Data excerpt:
Segment Open
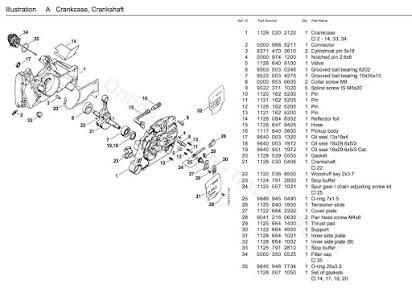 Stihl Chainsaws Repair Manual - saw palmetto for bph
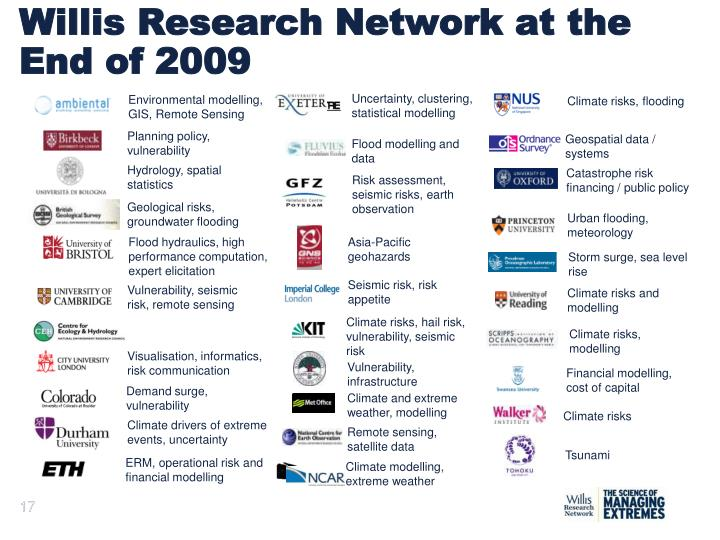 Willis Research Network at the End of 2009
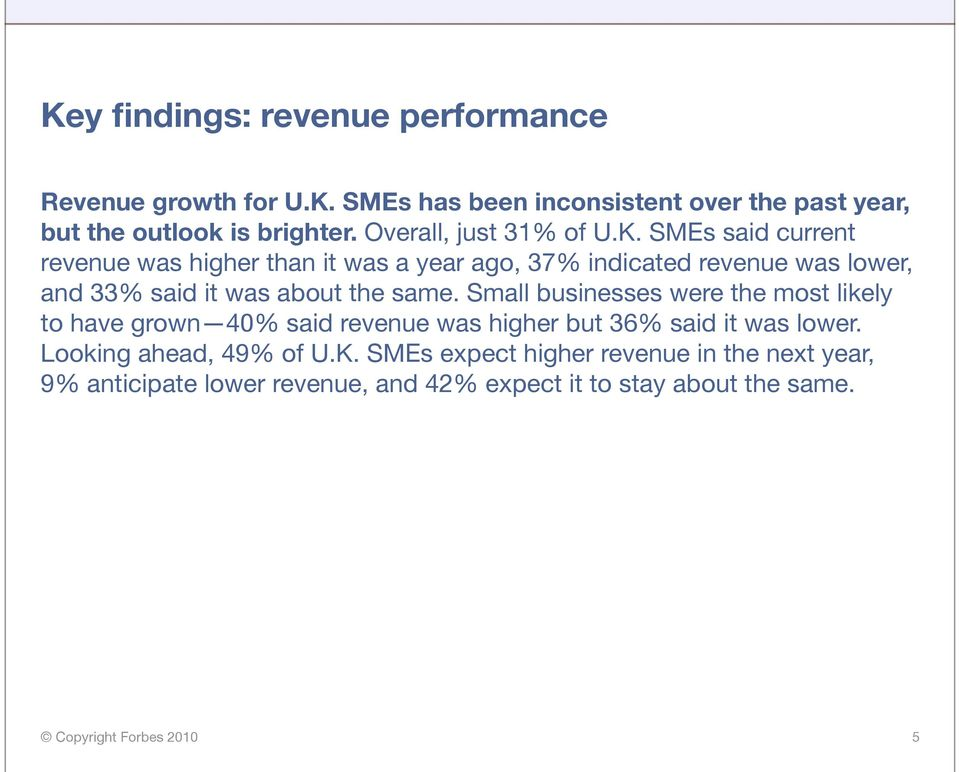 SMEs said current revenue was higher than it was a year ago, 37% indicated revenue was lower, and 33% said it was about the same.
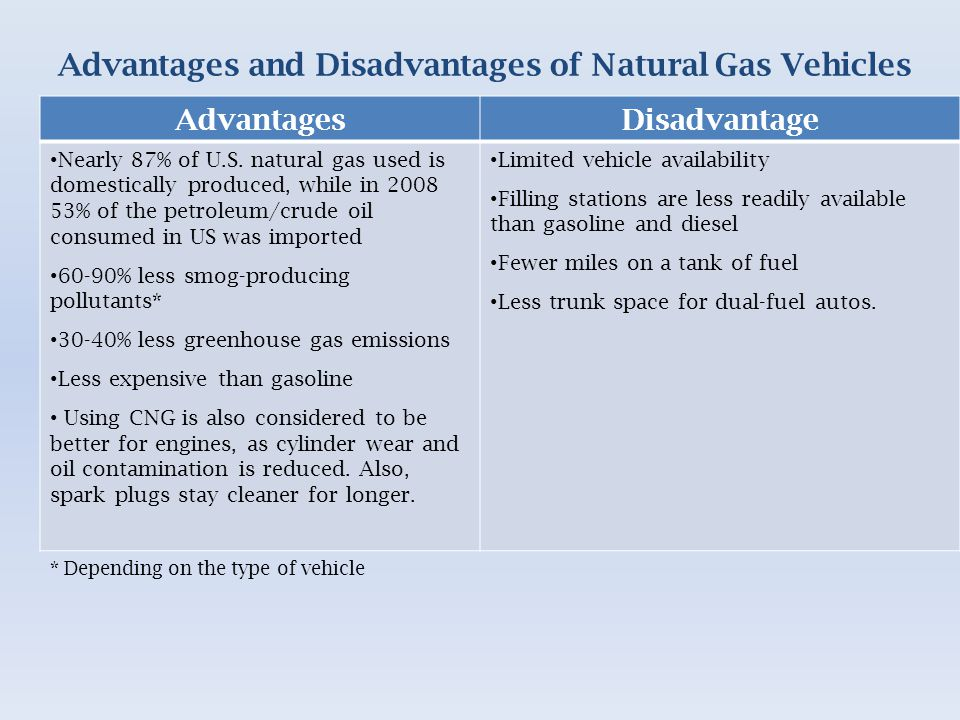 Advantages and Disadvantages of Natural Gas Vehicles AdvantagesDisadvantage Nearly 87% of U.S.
Segment Closed
Requirement:
Reproduce the lines from the one with "SMEs said current" through the end of the data, keeping both end lines, adding nothing, and dropping any pictures.

Result for this exercise:
 SMEs said current revenue was higher than it was a year ago, 37% indicated revenue was lower, and 33% said it was about the same.
 Advantages and Disadvantages of Natural Gas Vehicles AdvantagesDisadvantage Nearly 87% of U.S.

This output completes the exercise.